Statistical limitations of the current method
One statistical limitation of the current method is that the VRL is determined based on observed data without describing a
relationship between observations and the experimental parameters. Suppose that in a VC verification study, a residue is spiked
at levels of 0, 0.5, 1.0, 2.0, 3.0, and 4.0 μg/cm^{2}. If all four inspectors detect residue at 2.0 μg/cm^{2} and only three inspectors detect residue at 1.0 μg/cm^{2}, then the VRL would be 2.0 μg/cm^{2}, assuming that the residue levels between 1.0 and 2.0 μg/cm^{2} would not be detected by all inspectors. The VRL is inappropriate because a residue level between 1.0 and 2.0 μg/cm^{2} could possibly have been detected by all inspectors.

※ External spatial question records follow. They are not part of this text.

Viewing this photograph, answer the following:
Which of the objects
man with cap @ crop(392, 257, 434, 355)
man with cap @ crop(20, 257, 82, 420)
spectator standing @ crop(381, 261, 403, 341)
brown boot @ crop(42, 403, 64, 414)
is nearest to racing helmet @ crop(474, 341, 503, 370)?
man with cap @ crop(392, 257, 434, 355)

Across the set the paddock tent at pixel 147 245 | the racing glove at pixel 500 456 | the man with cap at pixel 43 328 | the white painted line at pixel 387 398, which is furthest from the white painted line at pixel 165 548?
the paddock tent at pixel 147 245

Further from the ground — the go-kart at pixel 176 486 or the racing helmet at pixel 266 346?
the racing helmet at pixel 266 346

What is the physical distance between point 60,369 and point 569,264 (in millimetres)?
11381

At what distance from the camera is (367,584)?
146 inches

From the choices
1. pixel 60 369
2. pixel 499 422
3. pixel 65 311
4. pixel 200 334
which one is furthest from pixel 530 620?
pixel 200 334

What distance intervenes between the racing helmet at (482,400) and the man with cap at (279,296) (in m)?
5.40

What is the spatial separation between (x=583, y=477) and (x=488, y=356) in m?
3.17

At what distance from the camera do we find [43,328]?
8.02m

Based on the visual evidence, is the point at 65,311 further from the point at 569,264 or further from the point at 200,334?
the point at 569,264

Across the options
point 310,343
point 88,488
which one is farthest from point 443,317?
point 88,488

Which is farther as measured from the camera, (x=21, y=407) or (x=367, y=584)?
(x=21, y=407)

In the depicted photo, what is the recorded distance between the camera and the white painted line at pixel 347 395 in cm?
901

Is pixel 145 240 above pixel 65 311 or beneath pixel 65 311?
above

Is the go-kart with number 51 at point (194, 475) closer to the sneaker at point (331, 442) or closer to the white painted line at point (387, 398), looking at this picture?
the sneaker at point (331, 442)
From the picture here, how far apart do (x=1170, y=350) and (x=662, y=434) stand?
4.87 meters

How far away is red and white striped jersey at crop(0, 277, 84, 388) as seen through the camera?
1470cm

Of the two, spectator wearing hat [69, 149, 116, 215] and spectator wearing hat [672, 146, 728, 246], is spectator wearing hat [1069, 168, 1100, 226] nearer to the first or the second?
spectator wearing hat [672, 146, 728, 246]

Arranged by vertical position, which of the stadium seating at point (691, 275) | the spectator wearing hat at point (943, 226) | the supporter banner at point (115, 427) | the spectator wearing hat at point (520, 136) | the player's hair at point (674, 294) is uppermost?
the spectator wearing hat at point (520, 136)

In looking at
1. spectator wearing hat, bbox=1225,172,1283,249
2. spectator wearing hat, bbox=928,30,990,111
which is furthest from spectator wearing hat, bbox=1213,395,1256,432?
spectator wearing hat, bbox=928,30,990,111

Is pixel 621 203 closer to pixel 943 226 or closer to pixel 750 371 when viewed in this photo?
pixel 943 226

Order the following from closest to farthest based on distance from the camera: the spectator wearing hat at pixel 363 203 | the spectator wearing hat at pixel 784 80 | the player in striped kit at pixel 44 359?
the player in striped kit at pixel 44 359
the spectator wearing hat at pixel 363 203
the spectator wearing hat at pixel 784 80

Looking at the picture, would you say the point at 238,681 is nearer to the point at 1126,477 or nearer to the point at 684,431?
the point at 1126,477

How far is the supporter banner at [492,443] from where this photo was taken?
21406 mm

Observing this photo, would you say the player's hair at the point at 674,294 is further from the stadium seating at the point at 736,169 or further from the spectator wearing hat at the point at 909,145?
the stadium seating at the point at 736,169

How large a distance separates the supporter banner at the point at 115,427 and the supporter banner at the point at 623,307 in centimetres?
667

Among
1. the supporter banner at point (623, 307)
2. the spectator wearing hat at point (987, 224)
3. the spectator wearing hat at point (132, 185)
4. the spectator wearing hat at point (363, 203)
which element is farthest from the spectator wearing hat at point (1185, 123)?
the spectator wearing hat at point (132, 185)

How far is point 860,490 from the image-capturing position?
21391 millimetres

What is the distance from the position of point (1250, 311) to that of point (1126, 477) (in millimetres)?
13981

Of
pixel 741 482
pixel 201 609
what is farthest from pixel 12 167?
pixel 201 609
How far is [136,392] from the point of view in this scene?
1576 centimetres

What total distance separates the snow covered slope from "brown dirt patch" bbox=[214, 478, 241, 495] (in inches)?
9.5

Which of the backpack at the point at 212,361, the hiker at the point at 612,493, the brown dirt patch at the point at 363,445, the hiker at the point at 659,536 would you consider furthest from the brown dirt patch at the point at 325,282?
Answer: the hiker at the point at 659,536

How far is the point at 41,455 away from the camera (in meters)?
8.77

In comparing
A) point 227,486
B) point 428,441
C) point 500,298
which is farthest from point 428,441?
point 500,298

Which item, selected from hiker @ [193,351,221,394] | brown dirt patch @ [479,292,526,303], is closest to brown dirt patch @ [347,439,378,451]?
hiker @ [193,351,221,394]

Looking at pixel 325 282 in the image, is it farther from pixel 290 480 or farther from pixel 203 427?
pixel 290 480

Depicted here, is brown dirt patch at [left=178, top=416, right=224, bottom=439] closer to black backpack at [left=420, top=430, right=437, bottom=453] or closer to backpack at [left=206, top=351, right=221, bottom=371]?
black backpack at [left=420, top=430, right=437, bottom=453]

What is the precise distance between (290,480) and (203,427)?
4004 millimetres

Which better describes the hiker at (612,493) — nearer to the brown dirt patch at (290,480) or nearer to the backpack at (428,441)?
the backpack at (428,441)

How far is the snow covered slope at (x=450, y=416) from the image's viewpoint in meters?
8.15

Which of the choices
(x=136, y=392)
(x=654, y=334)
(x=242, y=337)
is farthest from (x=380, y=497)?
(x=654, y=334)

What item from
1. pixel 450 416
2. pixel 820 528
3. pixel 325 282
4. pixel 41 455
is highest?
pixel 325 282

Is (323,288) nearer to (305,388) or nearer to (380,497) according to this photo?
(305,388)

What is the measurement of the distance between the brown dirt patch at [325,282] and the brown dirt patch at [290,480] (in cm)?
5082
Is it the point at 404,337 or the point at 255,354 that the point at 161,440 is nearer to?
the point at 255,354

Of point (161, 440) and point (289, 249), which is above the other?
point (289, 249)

To predict the number of observers that would detect residue at levels other than those spiked (e.g., 1.5 μg/cm^{2}), the observed data must be incorporated into a reasonable model that describes a relationship between an outcome and a set
of independent variables. The results obtained from spiking studies for verifying the VC criterion are binary (i.e., only
two values are possible) rather than continuous. The regulatory guidelines and the available literature do not explain how
to establish a modeling procedure, based on these discrete responses, that could be used to derive VRLs, however.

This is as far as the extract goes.